» **Excerpt**
+ + +

Re-implement Downing.

This is a complete rewrite of the Downing strategy.

To be able to do this I've used the description in Downing's 1975 paper.
This description itself is not sufficiently clear and so I've had to
make some further assumptions which I've clearly documented.

Note: there was documentation claiming that there was a bug in the
implementation in the original tournament. I believe this was a mistake
due to a misinterpretation of one online set of slides where they
commented that there was a mistake in the implementation. This however
was not a bug and was actually described quite a lot in Axelrod's
original tournament: the strategy was implemented to act a particular
way in the first two rounds and this had the result of making the
strategy a king maker. This however was not a bug, just a particular
interpretation of the overall decision rule described in Downing's 1975
paper.

Author: drvinceknight

axelrod/strategies/_strategies.py

@@ -12,7 +12,7 @@
     FirstByGrofman,
     FirstByJoss,
     FirstByNydegger,
-    RevisedDowning,
+    FirstByDowning,
     FirstByShubik,
     FirstBySteinAndRapoport,
     FirstByTidemanAndChieruzzi,
@@ -397,7 +397,7 @@
     Retaliate,
     Retaliate2,
     Retaliate3,
-    RevisedDowning,
+    FirstByDowning,
     SecondByRichardHufford,
     Ripoff,
     RiskyQLearner,

axelrod/strategies/axelrod_first.py

@@ -73,107 +73,181 @@ def strategy(self, opponent: Player) -> Action:
             return D
         return C
 
-# TODO Split this in to ttwo strategies, it's not clear to me from the internet
-# sources that the first implentation was buggy as opposed to just "poorly
-# thought out". The flaw is actually clearly described in the paper's
-# description: "Initially, they are both assumed to be .5, which amounts to the
-# pessimistic assumption that the other player is not responsive"
-# The revised version should be put in it's own module.
-# I also do not understand where the decision rules come from.
-# Need to read https://journals.sagepub.com/doi/10.1177/003755007500600402 to
-# gain understanding of decision rule.
-class RevisedDowning(Player):
+class FirstByDowning(Player):
     """
     Submitted to Axelrod's first tournament by Downing
 
     The description written in [Axelrod1980]_ is:
 
-    > "This rule selects its choice to maximize its own long- term expected payoff on
+    > "This rule selects its choice to maximize its own longterm expected payoff on
     > the assumption that the other rule cooperates with a fixed probability which
     > depends only on whether the other player cooperated or defected on the previous
-    > move. These two probabilities estimates are con- tinuously updated as the game
+    > move. These two probabilities estimates are continuously updated as the game
     > progresses. Initially, they are both assumed to be .5, which amounts to the
     > pessimistic assumption that the other player is not responsive. This rule is
     > based on an outcome maximization interpretation of human performances proposed
     > by Downing (1975)."

+ + +

» **Raw data**
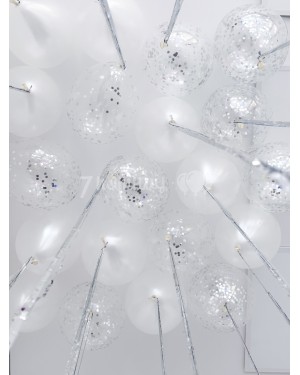 Белые шары и прозрачные с конфетти Нежное облако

+ + +

» **Work to complete**
Could you copy the Downing rewrite text from "-# The revised" to "of decision rule."?

» **Response to this exercise**
-# The revised version should be put in it's own module.
-# I also do not understand where the decision rules come from.
-# Need to read https://journals.sagepub.com/doi/10.1177/003755007500600402 to
-# gain understanding of decision rule.